Dans le n° 163-octobre 2024  - Guerre des générations  17159

Et si les seniors étaient la solution plutôt que le problème ?

J'ai désormais l'habitude de vous partager dans cette tribune des initiatives inspirantes, mais c'est aujourd'hui un cri de colère que je souhaite vous livrer[1] !

En période de crise budgétaire, il est facile de chercher des responsables. Les baby-boomers sont accusés d'être à l'origine de tous les maux : du dérèglement climatique à la crise sociale. Mais en perpétuant ce discours, nous creusons le fossé entre les générations et risquons d'aggraver les problèmes que nous prétendons résoudre.

Une forte montée de l'âgisme

Le véritable enjeu ici, c'est l'âgisme - cette discrimination liée à l'âge -, une forme de préjugé aussi néfaste que le racisme ou le sexisme. L'Organisation mondiale de la santé (OMS) s'en est d'ailleurs alarmée dans un rapport de 2021, révélant que l'âgisme a des répercussions graves sur la santé et le bien-être des personnes âgées. Isolement social, insécurité financière, diminution de la qualité de vie et même décès prématurés en sont les conséquences directes. En France, près de 3 000 suicides sont enregistrés chaque année chez les plus de 65 ans, un taux de suicide bien plus élevé que dans le reste de la population. Selon ce même rapport, 6,3 millions de cas de dépression dans le monde sont liés à l'âgisme. En maintenant une image négative des seniors, perçus comme responsables ou inutiles, nous contribuons à l'émergence de pathologies qui, à leur tour, pèsent sur nos dépenses de santé.

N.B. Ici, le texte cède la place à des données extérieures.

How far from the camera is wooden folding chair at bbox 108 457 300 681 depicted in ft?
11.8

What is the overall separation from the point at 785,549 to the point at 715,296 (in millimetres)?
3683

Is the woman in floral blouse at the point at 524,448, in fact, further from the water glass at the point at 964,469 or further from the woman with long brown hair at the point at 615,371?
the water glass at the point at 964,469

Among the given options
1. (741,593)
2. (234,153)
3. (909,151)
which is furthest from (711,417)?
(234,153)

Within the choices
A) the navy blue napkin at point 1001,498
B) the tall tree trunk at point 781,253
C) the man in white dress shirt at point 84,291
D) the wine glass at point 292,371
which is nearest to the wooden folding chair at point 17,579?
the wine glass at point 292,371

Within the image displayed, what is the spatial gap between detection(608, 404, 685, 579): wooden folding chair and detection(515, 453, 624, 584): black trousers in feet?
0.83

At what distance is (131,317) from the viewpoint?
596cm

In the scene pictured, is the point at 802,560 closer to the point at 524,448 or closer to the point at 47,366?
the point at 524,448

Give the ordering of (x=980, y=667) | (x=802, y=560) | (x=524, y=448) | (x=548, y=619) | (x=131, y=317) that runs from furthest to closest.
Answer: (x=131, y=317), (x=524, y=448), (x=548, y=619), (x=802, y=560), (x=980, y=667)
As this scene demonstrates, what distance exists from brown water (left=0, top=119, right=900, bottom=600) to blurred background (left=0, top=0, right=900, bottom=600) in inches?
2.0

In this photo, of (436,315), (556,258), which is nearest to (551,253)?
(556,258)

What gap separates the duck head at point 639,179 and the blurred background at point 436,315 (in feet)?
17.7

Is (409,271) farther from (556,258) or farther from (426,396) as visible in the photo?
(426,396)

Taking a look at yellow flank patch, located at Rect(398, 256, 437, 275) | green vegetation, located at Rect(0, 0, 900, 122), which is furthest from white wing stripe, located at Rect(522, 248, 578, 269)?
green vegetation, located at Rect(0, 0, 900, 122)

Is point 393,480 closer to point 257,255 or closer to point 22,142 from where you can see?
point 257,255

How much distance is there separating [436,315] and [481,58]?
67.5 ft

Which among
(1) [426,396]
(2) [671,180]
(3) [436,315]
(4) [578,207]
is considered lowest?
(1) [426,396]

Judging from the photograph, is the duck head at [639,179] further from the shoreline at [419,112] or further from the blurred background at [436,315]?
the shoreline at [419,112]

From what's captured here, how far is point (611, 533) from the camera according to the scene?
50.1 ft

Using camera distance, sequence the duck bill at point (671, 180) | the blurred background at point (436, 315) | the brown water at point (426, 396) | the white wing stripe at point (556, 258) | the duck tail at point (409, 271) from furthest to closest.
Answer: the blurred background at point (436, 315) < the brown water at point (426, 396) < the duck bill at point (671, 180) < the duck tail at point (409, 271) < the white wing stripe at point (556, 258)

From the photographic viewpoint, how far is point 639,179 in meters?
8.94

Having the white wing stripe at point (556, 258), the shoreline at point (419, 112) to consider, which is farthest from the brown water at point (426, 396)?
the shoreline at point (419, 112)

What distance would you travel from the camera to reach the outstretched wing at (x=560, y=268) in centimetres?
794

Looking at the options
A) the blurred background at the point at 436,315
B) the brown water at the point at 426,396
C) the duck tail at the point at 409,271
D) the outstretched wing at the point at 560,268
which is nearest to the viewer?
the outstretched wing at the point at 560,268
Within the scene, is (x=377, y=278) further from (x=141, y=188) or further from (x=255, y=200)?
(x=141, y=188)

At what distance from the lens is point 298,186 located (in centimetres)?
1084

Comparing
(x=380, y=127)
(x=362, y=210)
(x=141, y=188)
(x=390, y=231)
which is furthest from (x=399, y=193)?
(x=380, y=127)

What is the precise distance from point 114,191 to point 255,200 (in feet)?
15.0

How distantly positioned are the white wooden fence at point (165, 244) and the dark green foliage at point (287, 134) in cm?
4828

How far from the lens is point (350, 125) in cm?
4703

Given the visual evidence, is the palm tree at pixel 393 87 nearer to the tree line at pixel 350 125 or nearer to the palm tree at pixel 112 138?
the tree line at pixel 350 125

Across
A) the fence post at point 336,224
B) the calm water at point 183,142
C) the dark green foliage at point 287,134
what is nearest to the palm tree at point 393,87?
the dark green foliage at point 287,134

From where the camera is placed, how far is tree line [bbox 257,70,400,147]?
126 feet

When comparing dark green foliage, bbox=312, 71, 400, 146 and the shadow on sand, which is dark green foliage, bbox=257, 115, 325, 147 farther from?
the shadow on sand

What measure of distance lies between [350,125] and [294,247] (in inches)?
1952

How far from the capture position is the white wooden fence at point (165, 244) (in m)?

Ce n'est donc pas le vieillissement qui coûte cher, mais bien la discrimination qui l'accompagne. Nous avons tous une responsabilité collective dans ce phénomène.

Les seniors, piliers méprisés de notre économie et de notre société

L'idée qu'une société vieillissante serait un fardeau financier est fausse. L'OMS, dans son rapport, cite une étude britannique qui montre que les contributions financières des seniors - à travers les impôts et leurs dépenses - excèdent de plus de 50 milliards de livres sterling le total des dépenses engagées pour eux (retraites, protection sociale et soins de santé).

Les seniors sont aussi de grands consommateurs : selon le CRÉDOC, les plus de 50 ans représentent 54 % de la consommation en France. En outre, leur rôle en matière de redistribution des richesses est crucial : 56 % d'entre eux aident financièrement leurs enfants, selon le baromètre IFS-GPMA de 2023. Et ce n'est pas tout : 50 % des responsables associatifs sont des retraités, selon France Bénévolat, ce qui témoigne de leur engagement social essentiel.

Alors oui, les jeunes se précarisent, mais les seniors ne sont pas à blâmer. Le vieillissement de la population pourrait même être une formidable opportunité de croissance, à condition que nous fassions preuve d'ambition. Les métiers du grand âge, par exemple, nécessitent depuis longtemps d'être revalorisés, tout comme le secteur médico-social, en quête de souffle. La silver économie, avec des initiatives comme Silver Valley ou la Silver Alliance, offre un potentiel énorme dans des domaines comme le tourisme ou la prévention. D'ailleurs, de nombreux jeunes sont à la tête d'innovations dans ces secteurs, comme le montrent les créateurs d'entreprise participant aux Défis d'Or, qui se tiendront prochainement à l'opéra de Lyon dans le cadre du 18e Défi-Autonomie.

La transition démographique représente un défi majeur, mais c'est aussi une chance que nous devons saisir. Encore faut-il le réaliser.